The work was structured around three core objectives:
I designed and facilitated a series of curated learning and reflection opportunities, including book discussions, expert-led panels, and community dialogues focused on truth, reconciliation, and reparations. These programs created accessible entry points for congregants to engage complex histories while building shared language, ethical grounding, and collective responsibility.
2. Policy Advocacy and Reparative Action
I coordinated the congregation’s support for AB 1007, the Forced or Involuntary Sterilization Compensation Program, introduced by Assemblymember Wendy Carrillo in partnership with California Latinas for Reproductive Justice. The legislation sought reparations for approximately 400 living survivors in California. Supporting AB 1007 positioned the committee’s work beyond internal reflection—connecting historical accountability to tangible policy outcomes and material repair.
I co-produced a public, site-responsive presentation documenting this truth and reconciliation process in partnership with homeLA, Fulcrum Arts, and the Mike Kelley Foundation. The project supported artists Julie Tolentino, Rashaun Mitchell, and Silas Riener in creating site-sensitive performances and installations on the church campus. Presented over two evenings in Spring 2022, the project engaged more than 200 community members, transforming institutional history into shared public reckoning and cultural memory.
Environmental Justice Program Development
I supported and guided the Environmental Justice Committee, a congregant-led group, in launching a year-long, multi-program campaign focused on sustainable living and climate action.
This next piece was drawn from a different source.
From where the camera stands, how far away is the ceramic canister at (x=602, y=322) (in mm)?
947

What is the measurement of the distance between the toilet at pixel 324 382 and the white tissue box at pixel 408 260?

The initiative mobilized community members around education, advocacy, and hands-on environmental stewardship, and included:
1. Food Justice in Action Lecture Series
A public education series examining climate change and sustainability through a food justice lens, equipping Pasadena residents with practical strategies to reduce environmental harm and rethink everyday consumption.
2. Policy Advocacy & Organizational Partnerships
Collaboration with local environmental organizations to advocate for clean energy policies and support efforts to protect regional natural habitats.
3. Eco-Conscious Film & Dialogue Series
Curated film screenings paired with facilitated discussions that deepened community understanding of environmental stewardship and collective responsibility.
Together, these programs demonstrate my ability to design and manage values-aligned environmental initiatives that combine education, community activation, and cross-sector collaboration to drive lasting impact.
Urbanfruit.ly received the AT&T Best Overall Hack for Los Angeles App award and Second Prize in the Chase Bank Challenge for apps related to jobs, business, and economic development. The project evolved from a hackathon prototype into a fully developed platform and was ultimately acquired by Intel Labs in 2016.
The mission of Urbanfruit.ly was to strengthen civic efforts around equitable food systems and urban agriculture by connecting residents, sharing surplus resources, and reducing food waste through technology-enabled cooperation. As Co-founder, I played a central role in guiding the platform from concept to acquisition. My responsibilities spanned strategy, fundraising, product development, and community partnerships:
1. Capital + Venture Development
I led the procurement of Urbanfruit.ly’s initial investors, securing early-stage funding that enabled product development, pilot testing, and deployment across Southern California neighborhoods.
2. Product + Platform Leadership
I directed the development of the iOS and Android applications, shaping a user-friendly peer-to-peer network that supported urban growers in exchanging surplus harvests. The platform helped diversify local food sources, reduce waste, and establish a free, values-aligned digital marketplace for urban agriculture.
3. Community Engagement + Cross-Sector Partnerships
I managed community engagement events, workshops, and stakeholder discussions, collaborating with partners across urban agriculture, food justice, mobile technology, and government sectors. Through partnerships with community-based organizations, industry leaders, and public agencies in California, I expanded the platform’s reach and aligned its growth with broader food equity goals.